_Consigne A:_ Recopiez à l'identique les lignes de données, de celle qui contient « What is the » jusqu'à la dernière ligne de données incluse.

Supermarchés : pourquoi la pénurie d'œufs pourrait durer ?

Publié par Suruthi Srikumar
le 20/11/2025
Supermarchés : la pénurie d'œufs pourrait-elle durer ?
Istock
La France, premier producteur européen d'œufs, voit ses rayons se vider avec un taux de rupture multiplié par six. Entre une demande qui explose en période d'inflation et la lenteur des éleveurs à reconstruire leurs poulaillers après la grippe aviaire, la filière peine à suivre.
 

Un constat qui a de quoi surprendre. Alors que la France trône à la première place des pays producteurs d’œufs au sein de l’Union Européenne, avec 15,4 milliards d’unités produites en 2024 selon le Comité National pour la Promotion de l'Œuf (CNPO), trouver une simple boîte d’œufs au supermarché relève parfois du défi. En effet, face à une demande toujours plus importante des Français et une offre fragilisée, la pénurie des œufs devient un véritable problème

Comment expliquer ce phénomène ?

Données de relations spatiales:
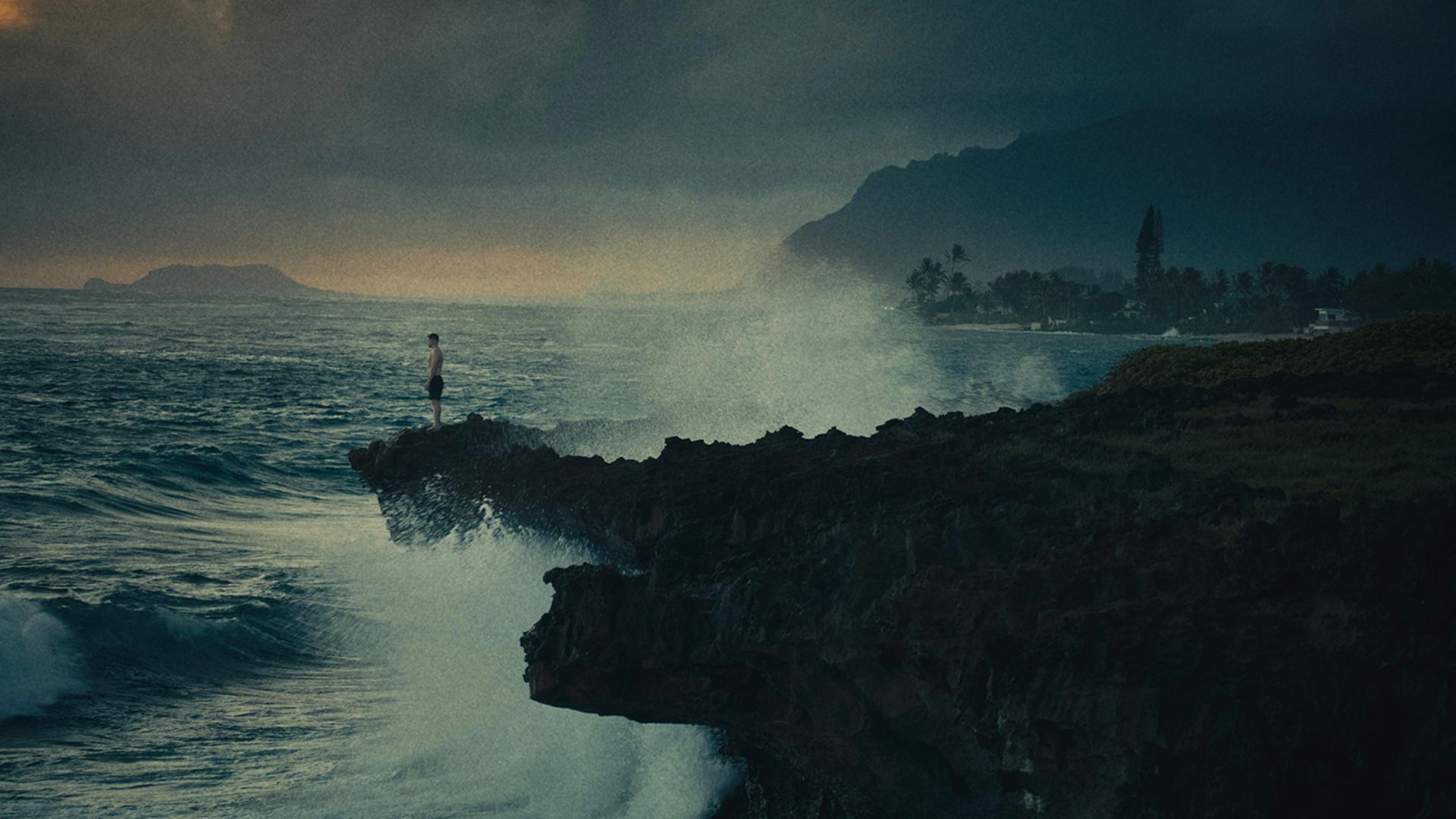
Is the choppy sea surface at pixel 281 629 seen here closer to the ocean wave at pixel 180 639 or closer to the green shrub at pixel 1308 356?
the ocean wave at pixel 180 639

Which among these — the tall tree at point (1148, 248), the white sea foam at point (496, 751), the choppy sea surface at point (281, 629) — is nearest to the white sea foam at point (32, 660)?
the choppy sea surface at point (281, 629)

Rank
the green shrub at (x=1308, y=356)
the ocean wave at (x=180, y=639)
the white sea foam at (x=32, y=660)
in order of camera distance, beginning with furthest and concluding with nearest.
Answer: the green shrub at (x=1308, y=356) < the ocean wave at (x=180, y=639) < the white sea foam at (x=32, y=660)

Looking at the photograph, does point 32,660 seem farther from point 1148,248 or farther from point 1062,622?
point 1148,248

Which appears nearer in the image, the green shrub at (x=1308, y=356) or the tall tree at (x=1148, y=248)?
the green shrub at (x=1308, y=356)

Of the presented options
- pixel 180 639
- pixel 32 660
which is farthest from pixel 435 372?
pixel 32 660

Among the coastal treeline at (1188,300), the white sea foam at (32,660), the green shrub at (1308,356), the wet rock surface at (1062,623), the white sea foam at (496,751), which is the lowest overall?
the white sea foam at (496,751)

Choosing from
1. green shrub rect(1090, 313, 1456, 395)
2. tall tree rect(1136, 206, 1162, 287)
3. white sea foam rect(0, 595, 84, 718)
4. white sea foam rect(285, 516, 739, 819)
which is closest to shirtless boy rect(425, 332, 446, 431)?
white sea foam rect(285, 516, 739, 819)

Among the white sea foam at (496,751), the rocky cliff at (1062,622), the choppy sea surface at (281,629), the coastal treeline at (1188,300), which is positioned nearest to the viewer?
the rocky cliff at (1062,622)

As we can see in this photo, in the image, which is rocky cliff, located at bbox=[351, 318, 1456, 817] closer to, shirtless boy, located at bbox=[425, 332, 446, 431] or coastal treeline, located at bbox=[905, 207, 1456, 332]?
shirtless boy, located at bbox=[425, 332, 446, 431]
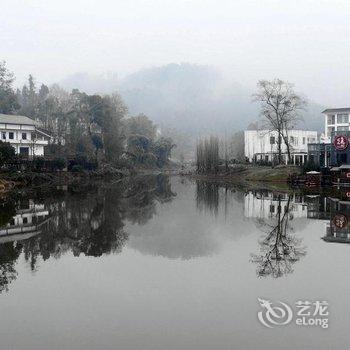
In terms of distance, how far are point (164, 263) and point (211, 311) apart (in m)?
4.63

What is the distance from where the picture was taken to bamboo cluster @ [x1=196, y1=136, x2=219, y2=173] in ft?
240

_Consigne B:_ Indiquez par oui ou par non si chacun des énoncés suivants concorde avec l'article sur la pénurie d'œufs, en citant à l'identique les mots décisifs du texte : (i) La France est le premier pays producteur d'œufs de l'Union européenne. (ii) Le taux de rupture a été multiplié par dix. (iii) Selon le CNPO, la France a produit 15,4 milliards d'œufs en 2024.

_Réponse finale A:_
What is the distance from where the picture was taken to bamboo cluster @ [x1=196, y1=136, x2=219, y2=173] in ft?
240

_Réponse finale B:_
(i) Oui : « la France trône à la première place des pays producteurs d’œufs au sein de l’Union Européenne »
(ii) Non : « un taux de rupture multiplié par six »
(iii) Oui : « avec 15,4 milliards d’unités produites en 2024 selon le Comité National pour la Promotion de l'Œuf (CNPO) »